I believe that Gdańsk offers more wondrous allure than Kraków over a much larger area – even in districts outside of the city centre. Indeed, the seafront districts of Jelitkowo and Brzeźno are majestically green and vibrant. Then there’s the district of Oliwa with it’s stunning Oliwa Park.
Sure, Gdańsk doesn’t have the market square that Kraków has. However, there are some extremely pretty streets in the city centre of Gdańsk. I’ve only just begun to scratch the surface with these three Gdańsk streets I’ve written about.
In my opinion, Gdańsk outdoes Kraków in the outstanding beauty department.
Stereotype 4: Warsaw is grey and ugly
Nobody likes ugly cities.
So, the fact that I enjoy spending time in Warsaw suggests that it might not be such a hole after all.
Warsaw is an exceptionally green city. Tree-lined streets and an abundance of huge parks, such as Łazienki Park, bless the districts in and around the centre.
And what about Warsaw Old Town?
Its narrow cobblestone alleys and the Old Town Market Place, not to mention the eye-catching architecture and gorgeous tenement houses reconstructed after the Second World War, all serve to make the Old Town of Warsaw an incredibly picturesque place to savour and stroll around.
The first time I visited Warsaw was in 2006. I remember that the area surrounding the Palace of Culture and Science was a dusty dump. Nowadays, there’s a definite tinge of modernity all around the Palace with huge towers of glass and steel.
Renewal and regeneration has done Warsaw a world of good.
Stereotype 5: Poland is covered in waist-deep snow every winter
October, 2007. I vividly recall how the snow began to fall in Kraków.
I believe it was one of the few winters over the past sixteen years when one could see snow piled up in city centres across the country.
Having stated that, the snow came down virtually every other day in Gdańsk from Christmas (2020) until the end of March 2021. Still, it wasn’t particularly cold.
Naturally, climatologists put these snowless trends down to climate change and global warming.
Based on analysis of data gathered every day from 50 weather stations in Poland over the past 50 years, there is less snow and more rain in winter.
Clearly, an increase in temperature has had a marked effect on the form of precipitation.
I don’t want to get too scientific.
The fact of the matter is – a long, snowy winter in Poland might only occur every five to ten years in the coming decades.
No, folks, Poland’s climate is not comparable to that of Siberia.

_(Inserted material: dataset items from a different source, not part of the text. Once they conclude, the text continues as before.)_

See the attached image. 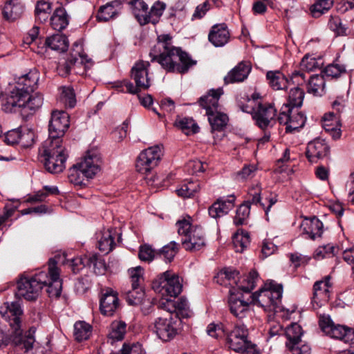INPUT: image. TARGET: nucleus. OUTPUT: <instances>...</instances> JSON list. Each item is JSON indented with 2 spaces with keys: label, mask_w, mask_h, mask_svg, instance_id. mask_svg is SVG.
I'll list each match as a JSON object with an SVG mask.
<instances>
[{
  "label": "nucleus",
  "mask_w": 354,
  "mask_h": 354,
  "mask_svg": "<svg viewBox=\"0 0 354 354\" xmlns=\"http://www.w3.org/2000/svg\"><path fill=\"white\" fill-rule=\"evenodd\" d=\"M0 314L9 324L14 345H23L26 351L32 349L35 342L34 335L36 328L30 327L25 335H23L21 317L24 311L19 302L4 303L3 306L1 307Z\"/></svg>",
  "instance_id": "f257e3e1"
},
{
  "label": "nucleus",
  "mask_w": 354,
  "mask_h": 354,
  "mask_svg": "<svg viewBox=\"0 0 354 354\" xmlns=\"http://www.w3.org/2000/svg\"><path fill=\"white\" fill-rule=\"evenodd\" d=\"M62 257L56 255L50 258L48 261V272L41 271L32 276H28L26 272L19 274L16 282H10L8 288L14 286L17 288H62V280L60 278V270L57 265Z\"/></svg>",
  "instance_id": "f03ea898"
},
{
  "label": "nucleus",
  "mask_w": 354,
  "mask_h": 354,
  "mask_svg": "<svg viewBox=\"0 0 354 354\" xmlns=\"http://www.w3.org/2000/svg\"><path fill=\"white\" fill-rule=\"evenodd\" d=\"M68 158L62 143L46 140L39 149V159L46 170L51 174L62 172Z\"/></svg>",
  "instance_id": "7ed1b4c3"
},
{
  "label": "nucleus",
  "mask_w": 354,
  "mask_h": 354,
  "mask_svg": "<svg viewBox=\"0 0 354 354\" xmlns=\"http://www.w3.org/2000/svg\"><path fill=\"white\" fill-rule=\"evenodd\" d=\"M221 95V88H212L198 100L199 106L206 111L215 142L221 140L218 135L221 132V106L218 104Z\"/></svg>",
  "instance_id": "20e7f679"
},
{
  "label": "nucleus",
  "mask_w": 354,
  "mask_h": 354,
  "mask_svg": "<svg viewBox=\"0 0 354 354\" xmlns=\"http://www.w3.org/2000/svg\"><path fill=\"white\" fill-rule=\"evenodd\" d=\"M100 160L94 151H88L80 162L68 170V178L75 185H86V181L93 178L100 170Z\"/></svg>",
  "instance_id": "39448f33"
},
{
  "label": "nucleus",
  "mask_w": 354,
  "mask_h": 354,
  "mask_svg": "<svg viewBox=\"0 0 354 354\" xmlns=\"http://www.w3.org/2000/svg\"><path fill=\"white\" fill-rule=\"evenodd\" d=\"M154 0H130L129 4L133 8V14L140 25H145L149 23L153 24L158 21L165 9V4L157 1L154 2L149 10L148 4L153 2Z\"/></svg>",
  "instance_id": "423d86ee"
},
{
  "label": "nucleus",
  "mask_w": 354,
  "mask_h": 354,
  "mask_svg": "<svg viewBox=\"0 0 354 354\" xmlns=\"http://www.w3.org/2000/svg\"><path fill=\"white\" fill-rule=\"evenodd\" d=\"M167 58L162 57L159 64L167 73L186 74L196 64V61L180 47Z\"/></svg>",
  "instance_id": "0eeeda50"
},
{
  "label": "nucleus",
  "mask_w": 354,
  "mask_h": 354,
  "mask_svg": "<svg viewBox=\"0 0 354 354\" xmlns=\"http://www.w3.org/2000/svg\"><path fill=\"white\" fill-rule=\"evenodd\" d=\"M150 63L142 60L137 62L131 70V77L135 82L136 85L127 80H124V84L127 92L131 94H138L142 90H147L151 86L149 77V68Z\"/></svg>",
  "instance_id": "6e6552de"
},
{
  "label": "nucleus",
  "mask_w": 354,
  "mask_h": 354,
  "mask_svg": "<svg viewBox=\"0 0 354 354\" xmlns=\"http://www.w3.org/2000/svg\"><path fill=\"white\" fill-rule=\"evenodd\" d=\"M319 325L322 330L330 337L345 343L354 344V329L344 325L335 324L329 315H321Z\"/></svg>",
  "instance_id": "1a4fd4ad"
},
{
  "label": "nucleus",
  "mask_w": 354,
  "mask_h": 354,
  "mask_svg": "<svg viewBox=\"0 0 354 354\" xmlns=\"http://www.w3.org/2000/svg\"><path fill=\"white\" fill-rule=\"evenodd\" d=\"M277 120L279 124L286 126V133H292L304 127L306 117L299 109H291L288 106H282Z\"/></svg>",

Stereotypes about Polish people and Poland
There we have it – two stereotypes about the behaviour and demeanour of Polish people. And three stereotypes related to the country of Poland itself.
On the whole, I haven’t really had any issues with the non-smiling, complaining, vodka-swilling, cheating Poles who despise Warsaw, go to church every Sunday and roll about in the snow from October through April.
I’m being ironic.
Stereotypes must be taken with a pinch of salt.